L’abuso verbale

L’estate scorsa, entrando nel parcheggio di un supermercato mentre ero in vacanza in Italia, sono stata insultata pesantemente da una signora dell’età di mia madre. La mia colpa? Avere, secondo lei, sbagliato la direzione di marcia entrando nel parcheggio. Nulla di particolarmente pericoloso, e chi viaggia sa che quando ci si trova in Paesi stranieri e le linee disegnate sull’asfalto sono sbiadite, è facile sbagliarsi. Quello che più mi colpì, come un pugno allo stomaco, fu la violenza verbale con la quale venni trattata. In macchina con me c’erano i miei bambini, spaventati.
Da quel giorno mi capita di riflettere sulla violenza verbale, di quanto sia presente nella vita quotidiana e che coinvolga tutte le generazioni. Non stupisce dunque più di quel tanto che nel dibattito pubblico, che si tratti di questioni politiche, linguistiche o di stretta attualità, tornino ciclicamente i richiami all’importanza della scelta di un registro verbale più moderato, attraverso l’invito a “moderare i termini”, “temperare il linguaggio”, “abbassare i toni”. Sempre più spesso si parla degli hater e degli insulti verbali che corrono attraverso la rete: insulti diretti, violenti, carichi di odio, con scelte verbali volgari e l’uso di un linguaggio poco articolato e povero semanticamente. Del resto, non c’è solo chi ha interiorizzato questo tipo di comunicazione bassa, volgare, violenta, e così si esprime in rete come anche nella vita reale, ma c’è anche chi usa consapevolmente questi registri linguistici con lo scopo di ottenere benefici comunicativi (elettorato, propaganda, …).
-*-*-
Cosa fare
1 > Per favore, traduci in inglese questa frase del testo sull’abuso verbale: «In macchina con me c’erano i miei bambini, spaventati.»
2 > Riprendi il testo sull’abuso verbale dal punto in cui si ferma e aggiungi qualche frase di seguito.

I dati
-*-*-
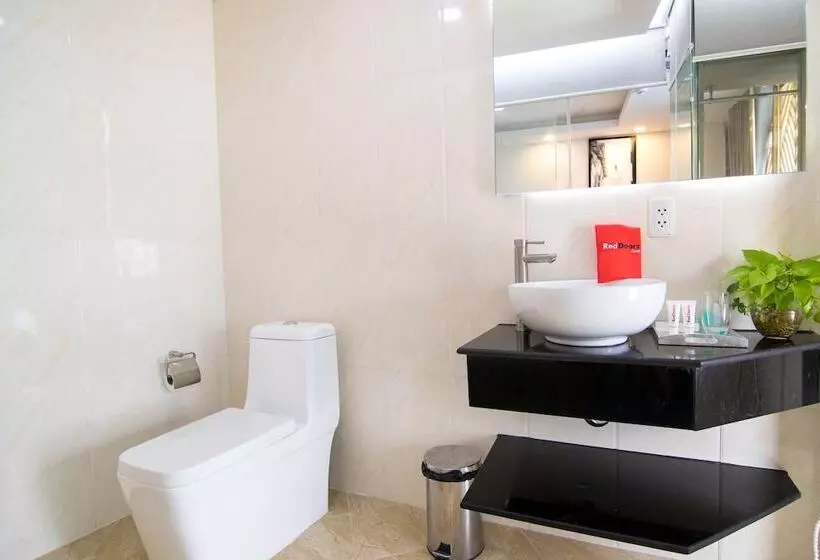 Fotos del hotel Reddoorz Plus Near Saigon Train Station:  4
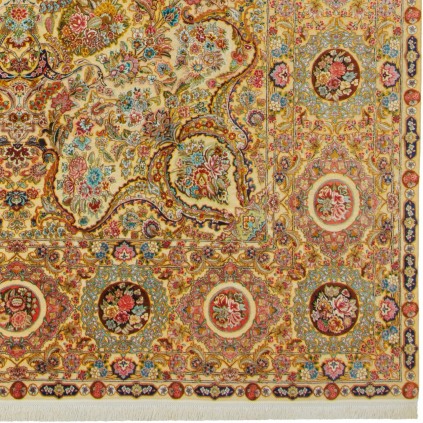 Handwoven Carpet, Corner Medallion Layout, Wool and Silk on Silk Warp, Tabriz, 297 × 389 cm Ref 11100658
-*-*-
Soluzioni
1 > My children were in the car with me, frightened.

2 >
È un fenomeno con cui dobbiamo fare i conti ogni giorno e che ci sta portando a innalzare il grado di tolleranza verso un linguaggio semanticamente e stilisticamente impoverito. Parallelamente, il linguaggio “politicamente corretto” è stato demonizzato, associato alla cultura woke e ridicolizzato. Ci si dimentica che un linguaggio offensivo nella forma — soprattutto se accompagnato da un tono acceso e violento — colpisce direttamente i riceventi, con un potenziale forte impatto negativo sulla loro vita. Sebbene la percezione e la sensibilità verso la violenza verbale siano molto diverse, possiamo liquidare la reazione di una persona a un determinato linguaggio semplicemente dicendo che è troppo delicata, impressionabile o permalosa? I miei figli, la scorsa estate, erano spaventati e non hanno capito perché una signora, che poteva essere la loro nonna, si fosse comportata in quel modo.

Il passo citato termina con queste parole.